Alex Falco Chang
Rouge, 20 juillet 2007.
Derrière la hausse de l’euro, il y a surtout la baisse du dollar due aux craintes de retournement de l’économie américaine, une spéculation effrénée sur tout ce qui s’achète et ce qui se vend, la boulimie de capitaux en recherche permanente de profits...
Aux récriminations de Sarkozy contre la hausse de l’euro, le ministre des Finances allemand avait répondu, à la réunion de l’Eurogroupe : « L’euro fort, j’adore. » L’Allemagne exporte des biens d’équipement, actuellement très demandés et dont elle est en mesure de fixer le prix parce qu’elle en détient un quasi-monopole. C’est pourquoi elle ne craint pas cette hausse de la monnaie. Les exportations françaises, davantage concurrencées par les produits d’autres pays, sont handicapées par une monnaie forte qui les rend plus chères. D’où les prises de position de Sarkozy contre le « dollar faible ».
Au passage, l’épisode est révélateur des contradictions inhérentes à la construction européenne dont le moteur, nous dit-on, est le couple franco-allemand. Et, de fait, les bourgeoisies allemande et française n’ont d’autre choix que de s’adosser l’une à l’autre pour faire face à leurs concurrentes américaine et asiatiques. Comme les autres bourgeoisies de la zone euro, elles se sont résignées à la création d’une monnaie unique, acceptant pour cela que leur État se départisse d’un de leurs pouvoirs les plus importants pour intervenir dans l’économie, celui de jouer sur le cours de leur monnaie. C’était le seul moyen de rendre effectif un vaste marché européen, terrain d’intervention privilégié de leurs trusts, en le protégeant des fluctuations monétaires qui rendaient les transactions commerciales et financières incertaines.

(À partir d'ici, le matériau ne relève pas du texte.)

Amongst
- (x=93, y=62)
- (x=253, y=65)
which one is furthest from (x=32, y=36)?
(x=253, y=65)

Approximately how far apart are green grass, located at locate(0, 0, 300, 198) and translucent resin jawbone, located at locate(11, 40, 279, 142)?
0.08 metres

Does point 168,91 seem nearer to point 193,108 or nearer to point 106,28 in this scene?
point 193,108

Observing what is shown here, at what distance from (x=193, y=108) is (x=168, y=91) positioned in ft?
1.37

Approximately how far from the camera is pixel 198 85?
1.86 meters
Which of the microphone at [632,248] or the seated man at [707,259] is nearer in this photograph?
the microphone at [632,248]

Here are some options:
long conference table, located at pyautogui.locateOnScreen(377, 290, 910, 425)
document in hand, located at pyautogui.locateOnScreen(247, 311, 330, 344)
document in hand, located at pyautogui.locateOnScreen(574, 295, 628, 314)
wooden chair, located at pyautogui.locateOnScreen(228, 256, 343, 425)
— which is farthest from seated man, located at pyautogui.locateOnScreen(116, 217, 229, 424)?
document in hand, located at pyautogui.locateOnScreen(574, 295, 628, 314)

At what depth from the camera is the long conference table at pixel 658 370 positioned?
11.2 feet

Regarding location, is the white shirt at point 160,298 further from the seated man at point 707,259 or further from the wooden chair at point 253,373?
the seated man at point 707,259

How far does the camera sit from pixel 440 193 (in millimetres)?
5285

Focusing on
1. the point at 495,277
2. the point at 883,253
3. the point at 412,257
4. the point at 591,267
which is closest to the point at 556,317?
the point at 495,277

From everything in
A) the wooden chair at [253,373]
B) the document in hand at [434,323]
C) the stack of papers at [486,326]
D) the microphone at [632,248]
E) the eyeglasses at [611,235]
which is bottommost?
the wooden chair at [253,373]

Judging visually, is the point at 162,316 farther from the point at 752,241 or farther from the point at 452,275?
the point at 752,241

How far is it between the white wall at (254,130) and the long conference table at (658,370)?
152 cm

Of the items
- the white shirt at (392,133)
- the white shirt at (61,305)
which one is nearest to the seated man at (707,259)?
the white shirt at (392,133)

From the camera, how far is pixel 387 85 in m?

Mais les intérêts divergents de bourgeoisies ayant construit, chacune, leur économie à travers des cadres nationaux et rivaux, n’en demeurent pas moins, même s’ils sont fortement atténués par rapport à une époque où ils étaient à l’origine des guerres qui ensanglantaient le monde. Les Etats-Unis possèdent, eux, l’avantage de disposer, avec leur État, d’une direction unifiée, capable d’intervenir pour cette raison avec beaucoup plus d’efficacité pour soutenir leurs trusts, en jouant, en particulier, sur le cours de leur monnaie. Or, ils ont intérêt actuellement à un dollar faible pour rendre leurs exportations plus concurrentielles.
Cela dit, le pouvoir des États en la matière est devenu plus que limité depuis que les capitaux, au début des années 1990, ont eu toute liberté pour aller s’investir là où ils le veulent et s’en retirer tout aussi vite pour trouver de nouvelles sources de profit. Tout devient l’objet de spéculation, pourvu qu’il y ait un bénéfice à la clef, entre autres les monnaies, en jouant sur la différence de leurs cours.
Retournement de l’économie ?
Sur les marchés des changes, les possesseurs de capitaux empruntent de l’argent ou des actifs dans les monnaies dont les cours et le taux d’intérêt sont les plus bas pour acheter des actifs financiers libellés dans des monnaies fortes. Ce faisant, ils poussent encore davantage le cours des monnaies fortes à la hausse, et celui des faibles à la baisse. L’euro, la livre anglaise, les dollars canadien et néozélandais sont au plus haut, le dollar baisse, le yen est au sous-sol, on peut l’acheter avec un taux d’intérêt de 0, 75 %.
Mais la hausse de l’euro, c’est surtout la baisse du dollar, due aux craintes de retournement de l’économie américaine. La baisse des prix de l’immobilier menace de rendre insolvables les prêts hypothécaires qui, parce qu’ils permettent de contracter de nouveaux crédits gagés sur l’augmentation de la valeur de l’appartement ou de la maison de l’emprunteur, stimulaient la consommation intérieure. Mais la méfiance gagne aussi les rachats d’entreprise par LBO, c’est-à -dire avec un fort levier d’endettement.
Plus généralement, c’est toute l’économie qui repose sur une montagne de dettes, contractées pour investir et rentabiliser des capitaux partout dans le monde, et dans n’importe quelle activité susceptible de rapporter du profit, lequel ne peut provenir au bout du compte que du travail humain. Tant que la chaudière à profits fonctionne, alimentée aujourd’hui par l’exploitation des travailleurs chinois ou indiens, la spéculation s’enhardit, puis s’emballe, réclamant insatiablement de nouveaux profits, l’élargissement et l’intensification de l’exploitation. Que la machine à profits ralentisse, et de défauts de paiement en faillites, c’est toute l’économie mondiale qui pourrait être touchée. Signe avant-coureur ou menace plus sérieuse ? Personne ne peut le dire.